Skills turn one-off prompt effort into a reusable asset your whole team can rely on.

How to use a skill in your LLM platform

The specifics differ by tool, but the pattern is the same everywhere:
1

Download the skill

Get the skill from the Conductor template gallery or another source you trust. You will usually receive a .zip file or a folder.
2

Install it into your assistant

Each platform has its own location for skills. Claude apps, ChatGPT, Cursor, Windsurf, and other tools each expose this a little differently. Your platform’s documentation will tell you exactly where to place the skill files or how to upload them.
3

Trigger the skill in conversation

Once installed, the assistant can apply the skill automatically when your question matches its purpose. You can also reference the skill by name if you want to be explicit (“use the Conductor School skill for this”).
4

Keep it updated

Skills evolve. When Conductor or another provider publishes a new version, replace the old files with the new ones so your assistant stays current.
Platform-specific setup guides live in the AI Tools section.

An example: Conductor School for LLMs

The Conductor School for LLMs skill teaches your assistant how to talk about Conductor—our product language, our datasets, how to read AI search performance data, and how to translate findings into recommendations a marketing team can actually use. On its own, the skill sharpens every Conductor-related answer the assistant gives. Paired with the Conductor MCP, it becomes far more useful:
  • The MCP gives the assistant live, authorized access to your Conductor data.
  • The skill tells the assistant how to interpret that data, which vocabulary to use, and which patterns lead to sound recommendations.
Together, you get answers that are grounded in your actual metrics and framed the way a Conductor expert would frame them—without having to coach the assistant every session.

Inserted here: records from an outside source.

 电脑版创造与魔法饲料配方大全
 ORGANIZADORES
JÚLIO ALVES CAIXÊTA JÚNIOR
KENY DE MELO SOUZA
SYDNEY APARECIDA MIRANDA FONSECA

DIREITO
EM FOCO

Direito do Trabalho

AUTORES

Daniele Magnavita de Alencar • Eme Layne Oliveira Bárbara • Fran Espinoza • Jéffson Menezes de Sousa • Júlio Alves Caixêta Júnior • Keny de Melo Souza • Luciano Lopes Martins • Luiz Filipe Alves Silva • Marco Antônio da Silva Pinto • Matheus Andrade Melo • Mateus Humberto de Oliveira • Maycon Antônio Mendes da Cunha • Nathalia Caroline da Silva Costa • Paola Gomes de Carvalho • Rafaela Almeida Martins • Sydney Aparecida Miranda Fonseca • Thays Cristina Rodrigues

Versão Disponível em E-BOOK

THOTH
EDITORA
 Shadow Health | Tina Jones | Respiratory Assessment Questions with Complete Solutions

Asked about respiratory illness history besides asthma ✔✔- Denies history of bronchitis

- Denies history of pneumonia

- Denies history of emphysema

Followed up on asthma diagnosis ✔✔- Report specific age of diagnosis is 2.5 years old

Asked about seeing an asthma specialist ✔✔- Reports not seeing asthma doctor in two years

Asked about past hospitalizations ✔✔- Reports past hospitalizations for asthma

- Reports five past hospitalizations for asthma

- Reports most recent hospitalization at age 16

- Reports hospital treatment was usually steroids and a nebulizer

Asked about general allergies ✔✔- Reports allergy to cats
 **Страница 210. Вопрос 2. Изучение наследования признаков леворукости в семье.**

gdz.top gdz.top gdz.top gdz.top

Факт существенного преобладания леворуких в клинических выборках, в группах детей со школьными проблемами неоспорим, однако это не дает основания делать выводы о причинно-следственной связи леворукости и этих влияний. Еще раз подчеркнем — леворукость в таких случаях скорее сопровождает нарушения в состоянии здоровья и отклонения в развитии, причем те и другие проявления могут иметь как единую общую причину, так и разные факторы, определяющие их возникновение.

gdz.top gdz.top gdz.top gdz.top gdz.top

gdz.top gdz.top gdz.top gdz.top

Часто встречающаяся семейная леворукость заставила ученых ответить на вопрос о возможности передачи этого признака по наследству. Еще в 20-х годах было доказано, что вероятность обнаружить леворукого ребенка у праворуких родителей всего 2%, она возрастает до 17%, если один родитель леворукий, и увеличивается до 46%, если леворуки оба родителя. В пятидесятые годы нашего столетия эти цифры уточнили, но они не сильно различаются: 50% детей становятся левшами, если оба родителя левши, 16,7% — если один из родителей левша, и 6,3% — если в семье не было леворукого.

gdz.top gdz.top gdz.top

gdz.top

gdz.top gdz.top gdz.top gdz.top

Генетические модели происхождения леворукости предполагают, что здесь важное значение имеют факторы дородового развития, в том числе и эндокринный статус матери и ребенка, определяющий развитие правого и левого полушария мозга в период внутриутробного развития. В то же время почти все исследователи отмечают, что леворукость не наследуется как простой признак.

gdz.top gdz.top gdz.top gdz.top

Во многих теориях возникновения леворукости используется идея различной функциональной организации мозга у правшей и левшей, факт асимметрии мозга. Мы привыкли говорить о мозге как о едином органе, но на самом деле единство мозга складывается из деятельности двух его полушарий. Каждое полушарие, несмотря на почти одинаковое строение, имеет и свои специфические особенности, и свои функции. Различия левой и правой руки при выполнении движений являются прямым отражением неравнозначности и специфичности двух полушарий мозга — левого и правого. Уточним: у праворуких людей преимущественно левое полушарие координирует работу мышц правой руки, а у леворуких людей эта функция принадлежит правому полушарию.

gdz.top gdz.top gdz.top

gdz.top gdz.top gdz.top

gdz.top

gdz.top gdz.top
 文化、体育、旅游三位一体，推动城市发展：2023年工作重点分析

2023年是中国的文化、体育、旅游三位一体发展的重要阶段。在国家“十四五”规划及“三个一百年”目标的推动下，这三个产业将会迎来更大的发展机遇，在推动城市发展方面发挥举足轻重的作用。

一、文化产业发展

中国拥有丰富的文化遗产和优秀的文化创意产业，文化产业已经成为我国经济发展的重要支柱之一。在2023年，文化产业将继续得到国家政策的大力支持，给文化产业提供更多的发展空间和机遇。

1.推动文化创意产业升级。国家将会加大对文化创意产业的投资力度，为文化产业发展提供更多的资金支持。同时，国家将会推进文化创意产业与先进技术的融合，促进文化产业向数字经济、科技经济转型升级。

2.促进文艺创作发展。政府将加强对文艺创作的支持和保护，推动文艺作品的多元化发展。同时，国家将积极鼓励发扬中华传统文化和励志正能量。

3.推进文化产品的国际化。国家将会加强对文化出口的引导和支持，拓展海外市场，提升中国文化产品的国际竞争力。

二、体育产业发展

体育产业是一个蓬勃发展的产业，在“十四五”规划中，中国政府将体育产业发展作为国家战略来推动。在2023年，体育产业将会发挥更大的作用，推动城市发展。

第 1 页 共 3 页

Tips for getting the most out of skills

  • Start with one. Install a single skill, use it in a few real workflows, and get a feel for how the assistant behaves before layering more.
  • Combine skills with MCP where it makes sense. Skills shape how the assistant thinks. MCP gives it the data. The two are complementary, not overlapping.
  • Describe the job, not the tool. When you chat, focus on what you are trying to accomplish. A well-written skill will handle the rest.
  • Revisit regularly. As your team’s work evolves, swap in updated skills to keep your assistant aligned.